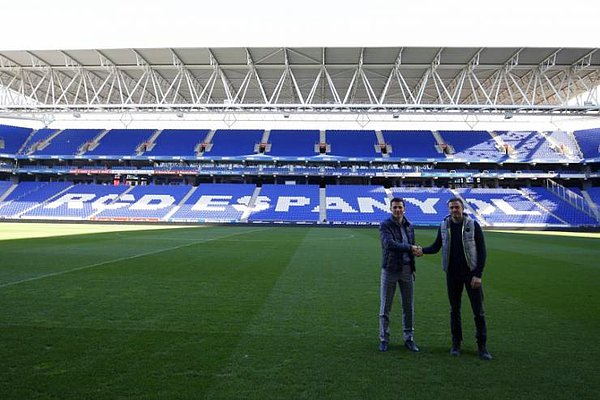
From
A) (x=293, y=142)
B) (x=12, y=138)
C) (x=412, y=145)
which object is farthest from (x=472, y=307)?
(x=12, y=138)

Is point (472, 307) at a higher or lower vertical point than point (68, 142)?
lower

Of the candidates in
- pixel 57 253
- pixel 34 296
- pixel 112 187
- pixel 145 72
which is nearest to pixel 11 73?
pixel 145 72

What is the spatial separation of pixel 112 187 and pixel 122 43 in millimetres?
21712

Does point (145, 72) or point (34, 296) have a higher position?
point (145, 72)

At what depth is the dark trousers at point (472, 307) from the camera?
181 inches

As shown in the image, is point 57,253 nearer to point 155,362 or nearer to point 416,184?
point 155,362

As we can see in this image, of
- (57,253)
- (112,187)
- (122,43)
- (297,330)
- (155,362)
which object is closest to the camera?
(155,362)

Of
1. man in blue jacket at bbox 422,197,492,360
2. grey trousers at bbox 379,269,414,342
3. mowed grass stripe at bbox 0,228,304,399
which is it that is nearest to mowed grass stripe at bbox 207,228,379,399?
mowed grass stripe at bbox 0,228,304,399

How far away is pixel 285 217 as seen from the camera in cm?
3706

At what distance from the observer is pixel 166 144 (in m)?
47.0

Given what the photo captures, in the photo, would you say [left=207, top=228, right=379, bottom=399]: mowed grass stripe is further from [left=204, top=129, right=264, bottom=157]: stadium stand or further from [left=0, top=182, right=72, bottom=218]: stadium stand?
[left=0, top=182, right=72, bottom=218]: stadium stand

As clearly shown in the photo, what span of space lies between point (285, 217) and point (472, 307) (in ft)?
107

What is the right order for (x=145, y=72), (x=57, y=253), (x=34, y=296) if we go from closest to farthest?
(x=34, y=296)
(x=57, y=253)
(x=145, y=72)

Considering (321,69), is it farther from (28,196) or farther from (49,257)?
(28,196)
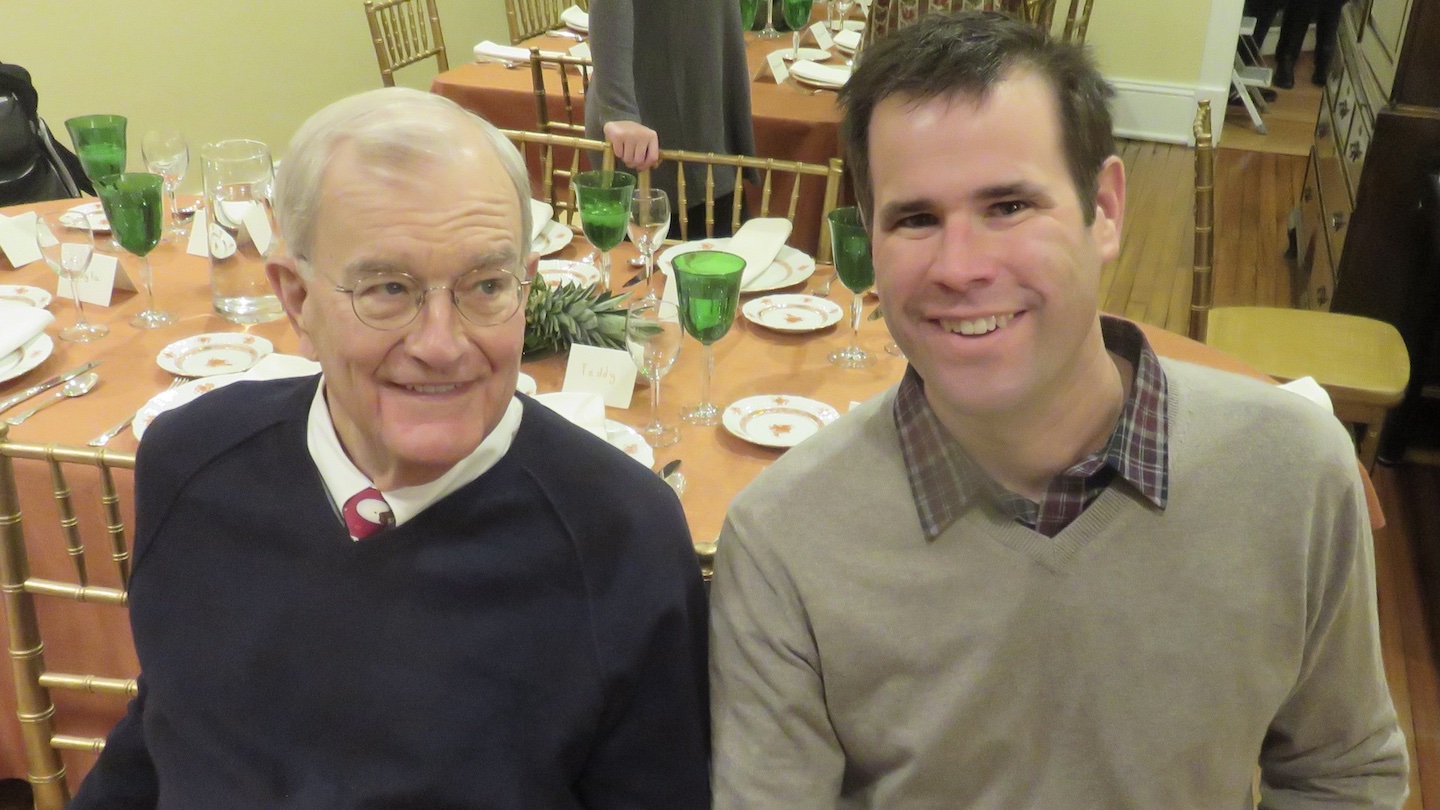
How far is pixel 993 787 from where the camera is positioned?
110cm

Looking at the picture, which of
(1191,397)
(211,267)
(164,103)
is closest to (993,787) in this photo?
(1191,397)

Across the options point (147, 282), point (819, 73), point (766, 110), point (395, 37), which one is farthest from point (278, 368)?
point (395, 37)

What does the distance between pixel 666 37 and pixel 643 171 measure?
383mm

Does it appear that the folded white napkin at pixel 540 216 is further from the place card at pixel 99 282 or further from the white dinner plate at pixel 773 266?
the place card at pixel 99 282

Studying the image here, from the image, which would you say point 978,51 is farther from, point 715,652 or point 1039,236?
point 715,652

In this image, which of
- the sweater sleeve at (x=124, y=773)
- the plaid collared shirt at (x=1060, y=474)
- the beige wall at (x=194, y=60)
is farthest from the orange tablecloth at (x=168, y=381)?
the beige wall at (x=194, y=60)

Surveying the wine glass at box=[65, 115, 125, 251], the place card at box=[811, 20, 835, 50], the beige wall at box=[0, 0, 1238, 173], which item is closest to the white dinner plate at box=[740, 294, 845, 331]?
the wine glass at box=[65, 115, 125, 251]

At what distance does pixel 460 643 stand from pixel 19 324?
1179 millimetres

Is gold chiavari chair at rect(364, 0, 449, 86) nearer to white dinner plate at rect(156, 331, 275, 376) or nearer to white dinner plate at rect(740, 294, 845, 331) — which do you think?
white dinner plate at rect(156, 331, 275, 376)

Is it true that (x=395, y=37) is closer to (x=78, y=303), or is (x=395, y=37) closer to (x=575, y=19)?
(x=575, y=19)

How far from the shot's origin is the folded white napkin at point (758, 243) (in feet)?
7.22

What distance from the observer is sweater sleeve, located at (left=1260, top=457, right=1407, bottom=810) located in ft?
3.53

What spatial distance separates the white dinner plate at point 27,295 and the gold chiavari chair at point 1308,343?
2.18m

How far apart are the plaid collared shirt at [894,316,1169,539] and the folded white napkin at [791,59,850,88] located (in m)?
2.46
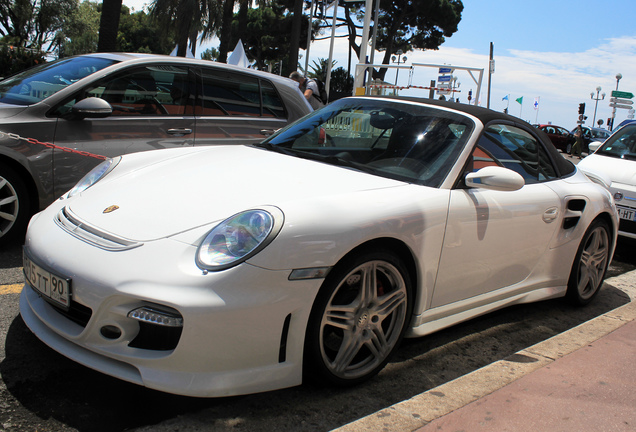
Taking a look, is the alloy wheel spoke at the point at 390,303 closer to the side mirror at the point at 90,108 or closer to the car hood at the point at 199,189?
the car hood at the point at 199,189

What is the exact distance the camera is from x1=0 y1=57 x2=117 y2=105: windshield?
14.8ft

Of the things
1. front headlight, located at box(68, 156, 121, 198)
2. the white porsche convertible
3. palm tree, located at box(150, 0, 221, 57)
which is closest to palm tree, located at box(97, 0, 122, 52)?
front headlight, located at box(68, 156, 121, 198)

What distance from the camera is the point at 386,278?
270 centimetres

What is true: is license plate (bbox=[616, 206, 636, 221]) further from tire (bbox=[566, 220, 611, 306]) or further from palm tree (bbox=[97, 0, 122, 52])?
palm tree (bbox=[97, 0, 122, 52])

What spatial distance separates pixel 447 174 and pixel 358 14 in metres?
44.0

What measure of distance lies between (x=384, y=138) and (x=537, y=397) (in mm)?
1556

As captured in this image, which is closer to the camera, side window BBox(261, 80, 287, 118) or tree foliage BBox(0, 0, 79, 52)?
side window BBox(261, 80, 287, 118)

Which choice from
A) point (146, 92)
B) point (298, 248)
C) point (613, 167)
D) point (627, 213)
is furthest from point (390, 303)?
point (613, 167)

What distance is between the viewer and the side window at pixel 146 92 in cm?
469

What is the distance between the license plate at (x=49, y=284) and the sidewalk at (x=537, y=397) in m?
1.19

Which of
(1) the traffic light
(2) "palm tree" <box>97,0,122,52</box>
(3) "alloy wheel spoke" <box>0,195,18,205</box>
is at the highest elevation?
(1) the traffic light

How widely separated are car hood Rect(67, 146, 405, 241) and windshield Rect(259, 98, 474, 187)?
177 mm

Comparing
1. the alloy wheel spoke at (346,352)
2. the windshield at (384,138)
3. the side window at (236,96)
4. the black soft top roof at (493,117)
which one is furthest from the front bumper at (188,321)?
the side window at (236,96)

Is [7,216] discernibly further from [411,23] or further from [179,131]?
[411,23]
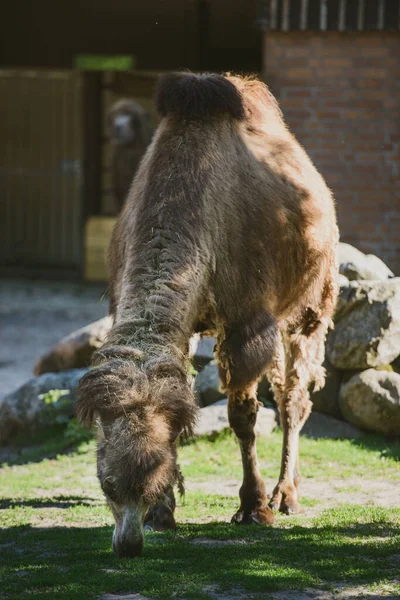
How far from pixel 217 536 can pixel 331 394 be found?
2959mm

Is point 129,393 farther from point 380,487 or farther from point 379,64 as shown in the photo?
point 379,64

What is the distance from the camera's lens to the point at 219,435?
7.95 metres

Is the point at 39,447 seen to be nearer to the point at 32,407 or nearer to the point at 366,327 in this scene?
the point at 32,407

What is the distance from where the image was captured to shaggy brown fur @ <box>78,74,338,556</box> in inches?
176

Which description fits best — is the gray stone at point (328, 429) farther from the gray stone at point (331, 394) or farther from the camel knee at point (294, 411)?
the camel knee at point (294, 411)

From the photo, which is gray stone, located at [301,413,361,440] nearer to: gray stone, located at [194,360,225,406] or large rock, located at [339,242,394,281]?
gray stone, located at [194,360,225,406]

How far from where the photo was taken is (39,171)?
18344mm

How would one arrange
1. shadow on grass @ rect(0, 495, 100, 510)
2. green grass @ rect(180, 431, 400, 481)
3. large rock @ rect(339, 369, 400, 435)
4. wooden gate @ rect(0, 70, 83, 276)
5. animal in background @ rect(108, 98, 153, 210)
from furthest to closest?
1. wooden gate @ rect(0, 70, 83, 276)
2. animal in background @ rect(108, 98, 153, 210)
3. large rock @ rect(339, 369, 400, 435)
4. green grass @ rect(180, 431, 400, 481)
5. shadow on grass @ rect(0, 495, 100, 510)

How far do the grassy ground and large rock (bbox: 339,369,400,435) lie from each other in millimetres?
139

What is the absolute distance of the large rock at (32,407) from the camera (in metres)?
8.64

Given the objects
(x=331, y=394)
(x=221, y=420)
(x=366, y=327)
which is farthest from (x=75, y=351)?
(x=366, y=327)

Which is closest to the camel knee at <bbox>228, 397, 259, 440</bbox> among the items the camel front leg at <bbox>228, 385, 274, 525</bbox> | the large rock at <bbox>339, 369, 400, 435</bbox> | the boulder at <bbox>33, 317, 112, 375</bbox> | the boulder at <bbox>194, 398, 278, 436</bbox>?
the camel front leg at <bbox>228, 385, 274, 525</bbox>

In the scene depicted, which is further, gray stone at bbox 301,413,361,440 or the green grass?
gray stone at bbox 301,413,361,440

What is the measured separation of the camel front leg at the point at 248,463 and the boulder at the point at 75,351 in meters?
3.37
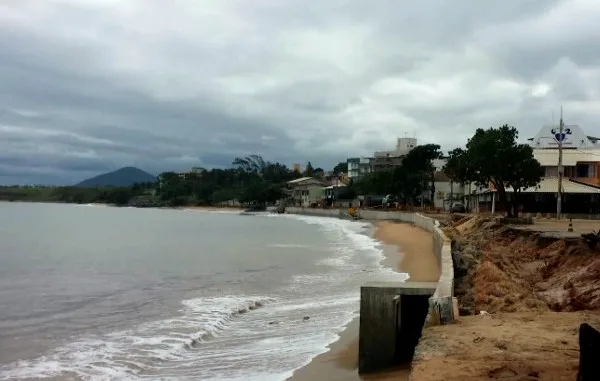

■ **Set problem**: Convert the entries from the line containing "Which is closest to the" through the end of the entries into a two-column CSV with the headers entry and response, one row per entry. Put each entry's text and its answer in their own quoted fields, replace line breaks with spaces, and leave out the pictures.

■ **Complete response**:
entry,response
"Which is closest to the camel knee at <bbox>228, 397, 259, 440</bbox> among the items the camel front leg at <bbox>228, 385, 274, 525</bbox> | the large rock at <bbox>339, 369, 400, 435</bbox> | the boulder at <bbox>33, 317, 112, 375</bbox> | the boulder at <bbox>194, 398, 278, 436</bbox>?","the camel front leg at <bbox>228, 385, 274, 525</bbox>"
"In the scene depicted, which is further, gray stone at bbox 301,413,361,440 or the green grass?","gray stone at bbox 301,413,361,440"
"What is the measured separation of the camel front leg at the point at 248,463 and the boulder at the point at 75,351 in meters?","3.37"